The confusion is now clear.

For positive integer values of $n$, we define the generalised harmonic number $$ H_n^{(r)} = \sum_{k=1}^n \frac1{k^r} \tag 1 $$
(note that it helps to avoid confusion by avoiding using $n$ for the index of summation and $N$ for the limit).

We can also find a continuous function $H(x, r)$ which interpolates the values of $H_n^{(r)}$ at positive integer $n$; this function is described in the references to the linked Wolfram Alpha article. It can be shown that $$ \lim_{x \to 0} \frac{H(x, 2)}{x} = 2\zeta(3) \tag 2 $$ and this is indeed an interesting result.

However what you can't do is put these two together: equation (1) tells us about what happens at positive integer values, equation (2) tells us about what happens near 0.

 

[pbuk]

Are we seeing the error right after the first step?
btw, WA gives real solutions for all $N$, except the negative integers, which seem to all be negative infinity.

looks like there are less complicated ways to make WA do something like this:
https://www.wolframalpha.com/input/?i=∑n+,+n=1,N+,+N=0.5

Garbage In, Garbage Out.

 

[AVentura]

Thank you for your help clearing this up.

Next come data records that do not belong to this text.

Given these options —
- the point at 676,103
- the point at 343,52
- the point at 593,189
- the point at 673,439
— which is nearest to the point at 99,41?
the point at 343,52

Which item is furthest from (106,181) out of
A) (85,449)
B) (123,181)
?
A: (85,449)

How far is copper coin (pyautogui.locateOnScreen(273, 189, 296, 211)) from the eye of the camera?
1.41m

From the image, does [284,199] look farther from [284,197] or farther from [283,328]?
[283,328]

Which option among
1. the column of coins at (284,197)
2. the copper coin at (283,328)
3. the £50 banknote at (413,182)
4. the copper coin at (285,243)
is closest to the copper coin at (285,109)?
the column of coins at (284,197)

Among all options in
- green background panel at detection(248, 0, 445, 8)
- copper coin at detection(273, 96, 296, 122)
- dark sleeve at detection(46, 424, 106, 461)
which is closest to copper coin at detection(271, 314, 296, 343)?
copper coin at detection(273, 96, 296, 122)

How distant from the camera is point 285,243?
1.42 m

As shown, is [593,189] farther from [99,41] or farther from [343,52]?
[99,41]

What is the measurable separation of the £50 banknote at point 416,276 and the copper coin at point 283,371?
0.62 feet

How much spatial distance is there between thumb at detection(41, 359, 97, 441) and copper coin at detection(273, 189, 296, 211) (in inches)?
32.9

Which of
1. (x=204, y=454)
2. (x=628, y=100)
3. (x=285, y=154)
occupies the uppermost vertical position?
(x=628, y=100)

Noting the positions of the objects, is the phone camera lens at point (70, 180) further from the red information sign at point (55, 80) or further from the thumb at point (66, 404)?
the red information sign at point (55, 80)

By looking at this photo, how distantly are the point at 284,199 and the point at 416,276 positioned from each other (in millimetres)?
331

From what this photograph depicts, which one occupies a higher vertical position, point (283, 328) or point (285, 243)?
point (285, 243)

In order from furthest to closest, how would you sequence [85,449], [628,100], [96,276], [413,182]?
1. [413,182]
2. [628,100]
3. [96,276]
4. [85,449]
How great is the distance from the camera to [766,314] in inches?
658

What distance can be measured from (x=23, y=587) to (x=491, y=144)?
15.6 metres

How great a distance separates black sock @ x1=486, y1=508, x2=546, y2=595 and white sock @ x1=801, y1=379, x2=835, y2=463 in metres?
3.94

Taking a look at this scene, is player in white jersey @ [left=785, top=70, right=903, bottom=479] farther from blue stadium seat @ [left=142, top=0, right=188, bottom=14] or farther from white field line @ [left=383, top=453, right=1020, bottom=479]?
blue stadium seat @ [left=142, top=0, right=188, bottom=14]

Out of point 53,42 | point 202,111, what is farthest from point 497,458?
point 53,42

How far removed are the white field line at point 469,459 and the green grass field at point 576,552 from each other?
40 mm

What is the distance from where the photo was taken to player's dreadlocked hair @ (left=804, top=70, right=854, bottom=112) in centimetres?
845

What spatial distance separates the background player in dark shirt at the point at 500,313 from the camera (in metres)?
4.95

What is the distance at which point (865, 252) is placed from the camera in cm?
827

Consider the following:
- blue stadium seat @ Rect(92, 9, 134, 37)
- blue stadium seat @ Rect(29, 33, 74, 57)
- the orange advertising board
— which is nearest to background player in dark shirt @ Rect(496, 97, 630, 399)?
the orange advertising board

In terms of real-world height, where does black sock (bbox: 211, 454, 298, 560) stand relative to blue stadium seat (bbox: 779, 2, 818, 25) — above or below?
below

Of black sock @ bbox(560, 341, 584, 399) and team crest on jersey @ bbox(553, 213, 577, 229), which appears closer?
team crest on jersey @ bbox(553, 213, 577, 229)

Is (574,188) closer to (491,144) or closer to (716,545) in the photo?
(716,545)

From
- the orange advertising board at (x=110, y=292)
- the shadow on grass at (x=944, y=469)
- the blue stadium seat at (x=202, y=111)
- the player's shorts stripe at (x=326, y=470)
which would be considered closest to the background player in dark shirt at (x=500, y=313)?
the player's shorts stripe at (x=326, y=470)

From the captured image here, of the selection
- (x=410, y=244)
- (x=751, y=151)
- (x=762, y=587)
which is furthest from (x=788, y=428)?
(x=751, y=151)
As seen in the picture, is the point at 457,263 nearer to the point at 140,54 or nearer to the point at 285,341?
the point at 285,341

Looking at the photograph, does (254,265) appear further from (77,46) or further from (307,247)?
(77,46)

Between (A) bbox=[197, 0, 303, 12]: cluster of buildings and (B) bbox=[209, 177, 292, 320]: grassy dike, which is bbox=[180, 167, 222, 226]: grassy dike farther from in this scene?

Have you seen in recent pop media the claim that $1+2+3 ... \infty = -\frac {1} {12}$ ?
I'm guessing it is a similar mistake. People are using the definition for the zeta function > 1 for the point s = -1.

 

[pbuk]

Yes, there are a number of threads in this forum on that topic.

Analytic number theory is a fascinating branch of mathemetics about which I am afraid I know very little, but I know an abuse of notation when I see one!